A physical release with an official translation was released for the SNES by Retro-Bit. 3000 units were shipped to North America and Europe in October 2021.

In the Super Famicom version, the player can adjust the number of lives and credits, as well as the skill setting, although there is no two-player mode. Playing "Easy" mode only gets the player to the end of the third level, after which the game ends, giving the player a stern message in Japanese, then asking them in English to try the next level (normal). A noticeable difference is the appearance of the common female enemy Fox, whose breasts are visible after being knocked down in the arcade version. The console version slightly alters her shirt to be fully covered when knocked down.

==Reception==

In Japan, Game Machine listed Undercover Cops as the sixth most-successful table arcade unit of August 1992. In North America, RePlay listed it as the tenth most popular arcade game of August 1992.
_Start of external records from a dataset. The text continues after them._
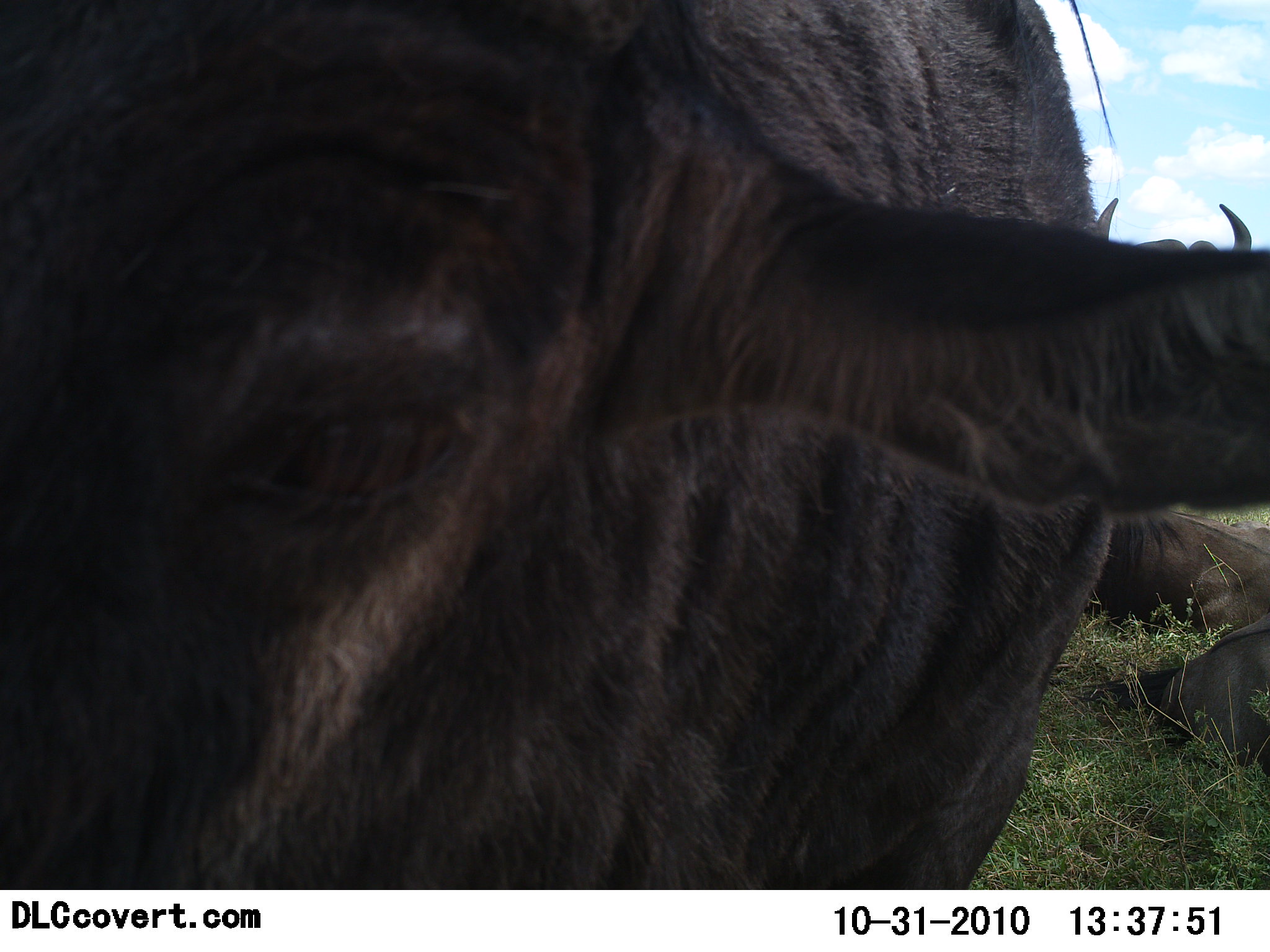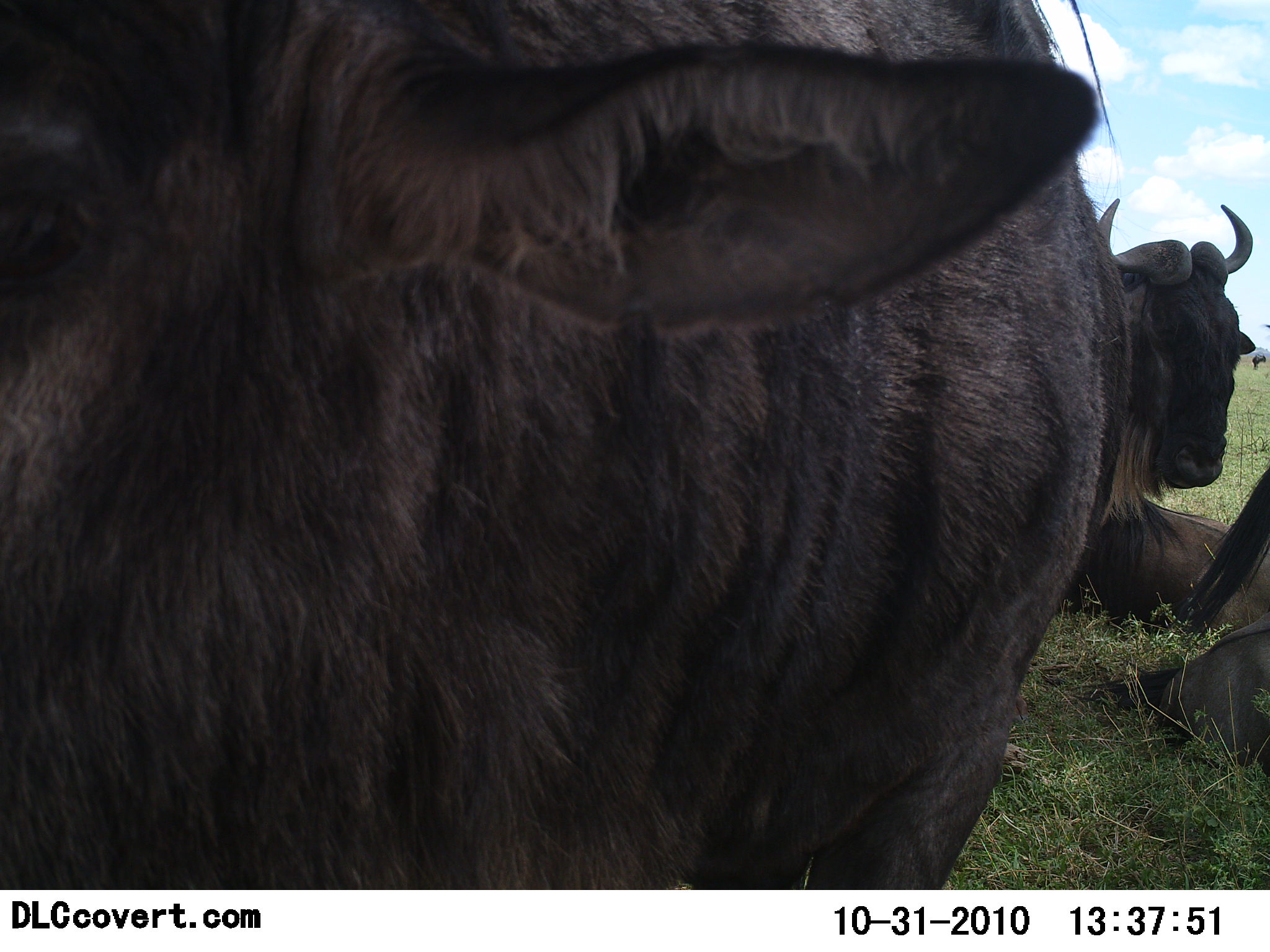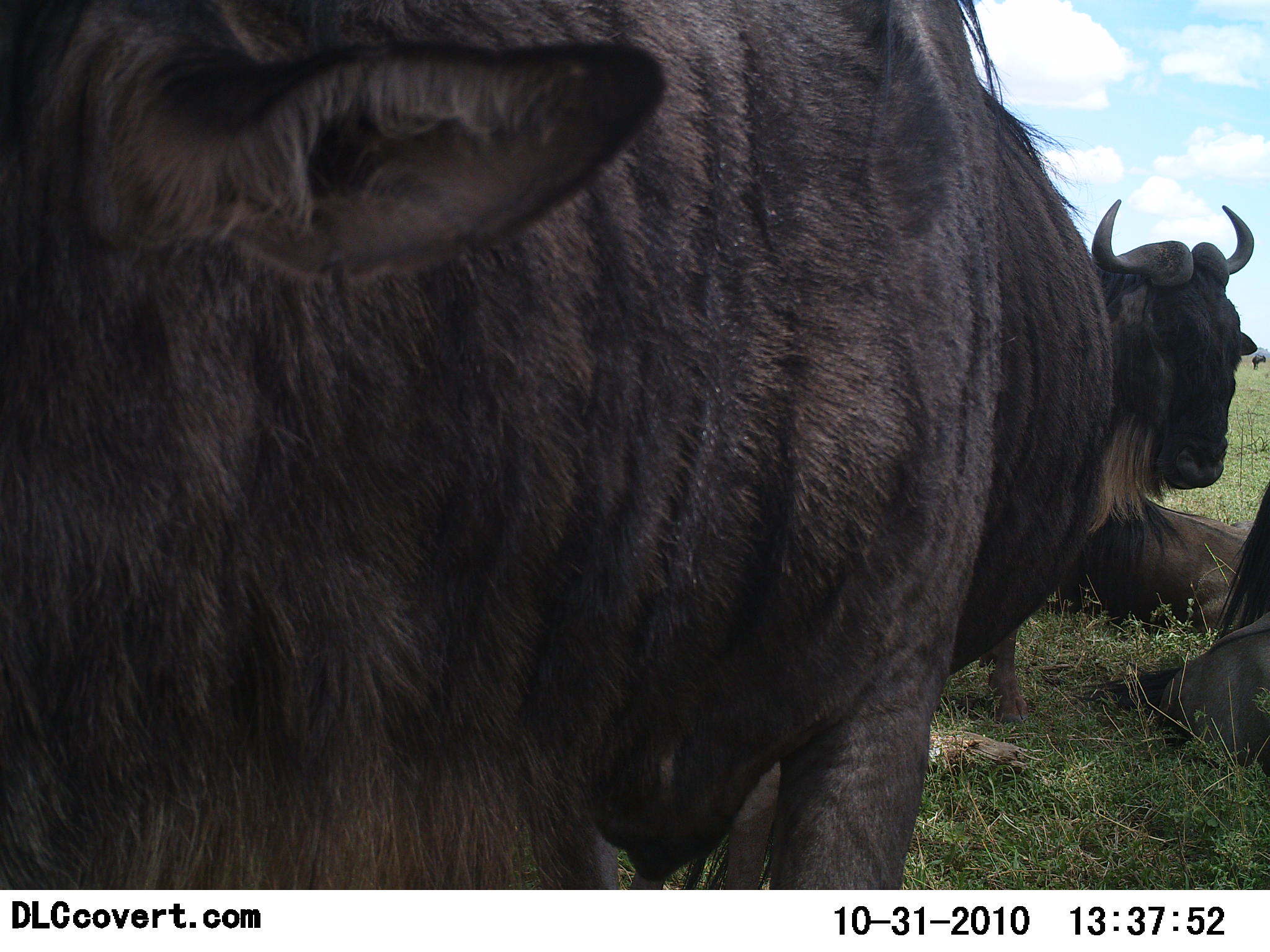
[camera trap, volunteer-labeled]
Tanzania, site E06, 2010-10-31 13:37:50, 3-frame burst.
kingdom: Animalia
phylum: Chordata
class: Mammalia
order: Artiodactyla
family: Bovidae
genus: Connochaetes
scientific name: Connochaetes taurinus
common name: blue wildebeest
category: wildebeest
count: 4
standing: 69%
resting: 92%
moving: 0%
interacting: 8%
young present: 0%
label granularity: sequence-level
In 2023, Time Extension included the game on their list of the top 25 "Best Beat 'Em Ups of All Time".

Review score
| Publication | Score |
|---|---|
| Super GamePower | 3.8/5 |

==Legacy==

Due to its small success in Japan, Undercover Cops also got its own manga by Waita Uziga, which was published in the Gamest Comics series by Shinseisha in 1993. The game was later followed by a Game Boy spin-off titled Undercover Cops: Hakaishin Garumaa, and a more accurate translation called Undercover Cops Alpha (アンダーカバーコップスα), which retains the details of the original arcade version.

A few years later after its release, a lot of the team (artists, programmers, composers, designers, etc.) who made Undercover Cops went on to form the Nazca Corporation, who created the Metal Slug game series. The team have also worked on the Hammerin' Harry series, Superior Soldiers, In the Hunt and GunForce II.